But after a bumpy three years of setbacks over the issue of Europe, the party’s headline Brexit pledge dominated the unveiling.
The manifesto pledges not to extend the Brexit transition period beyond the end of 2020, raising the prospect of a delayed no-deal split if a trading relationship cannot be agreed. Responding to the release, the Confederation of British Industry said that “the inconvenient truth remains: sustainable economic growth will be risked if there is a needless rush for a bare bones Brexit deal that would slow down our domestic progress for a generation.”
Johnson repeatedly insisted that spending increases are only feasible once Brexit is secured, and sought to portray the choice facing British voters as one between “out and out, retrograde and destructive socialism” and “sensible One Nation Conservatism.”
The document is more restrained in scope than the reformist agenda unveiled by the Labour leader Jeremy Corbyn last week, which promised free broadband, a major house-building program and a hike in the minimum wage.
“This is the billionaires’ manifesto. They bought it. You’ll pay for it,” Corbyn tweeted during Johnson’s launch event, in keeping with his party’s economically populist campaign message. Earlier in the day, Labour announced a plan to pay compensation to millions of women born in the 1950s who missed out on state pension payouts when David Cameron’s government changed the pension age.
The chancellors of the two major parties had earlier clashed on their spending plans; Sajid Javid told Sky News on Sunday that Britons’ “spending, borrowing and debt would be out of control” under Labour’s vision – but his counterpart John McDonnell told the same network his party “would address the priorities, the real issues facing our community.”
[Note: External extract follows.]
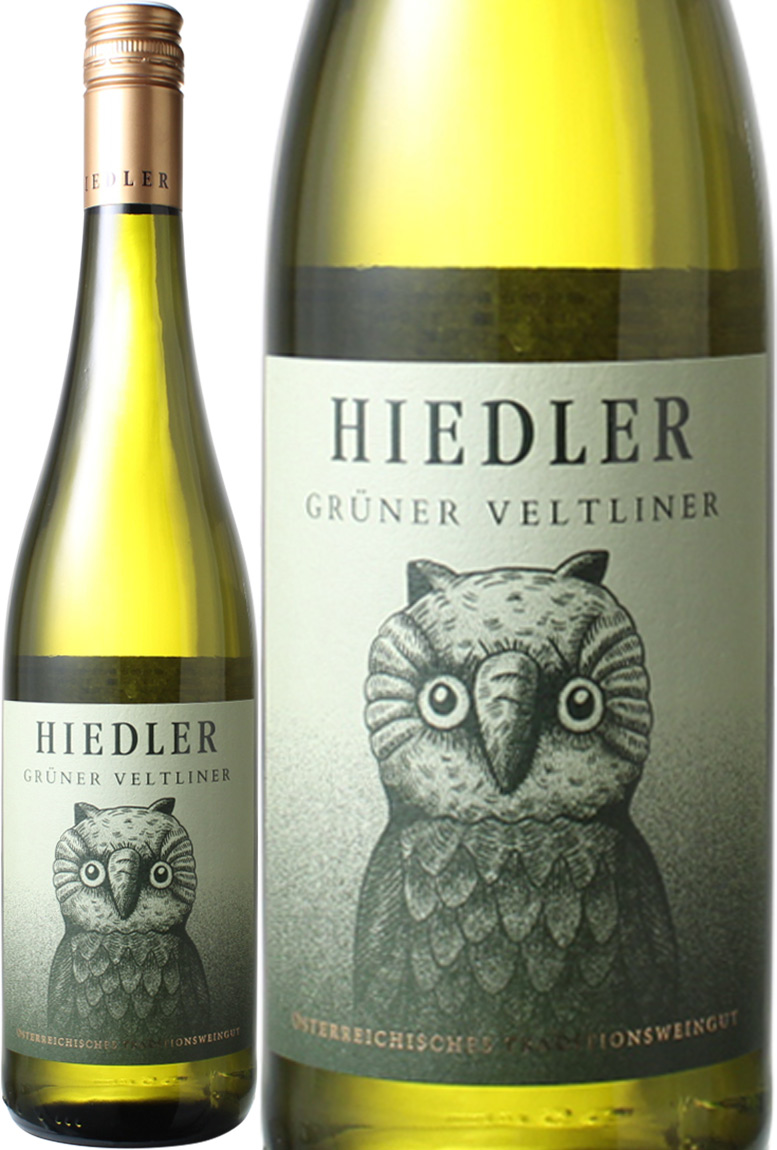 グリューナー・ヴェルトリーナー　レス　[2022]  ヒードラー　＜白＞　＜ワイン／オーストリア＞　※（スクリューキャップ） 　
The Prime Minister’s party is enjoying a healthy lead in opinion polls, though the range of predicted vote shares suggests a hung Parliament remains a possibility.
His newly proposed timetable to pass the withdrawal agreement would leave a matter of days between the election and Parliament’s break for Christmas.
It would be followed by more negotiations with the European Union over the future relationship between the two blocs, which Javid said could be achieved “by the end of next year.”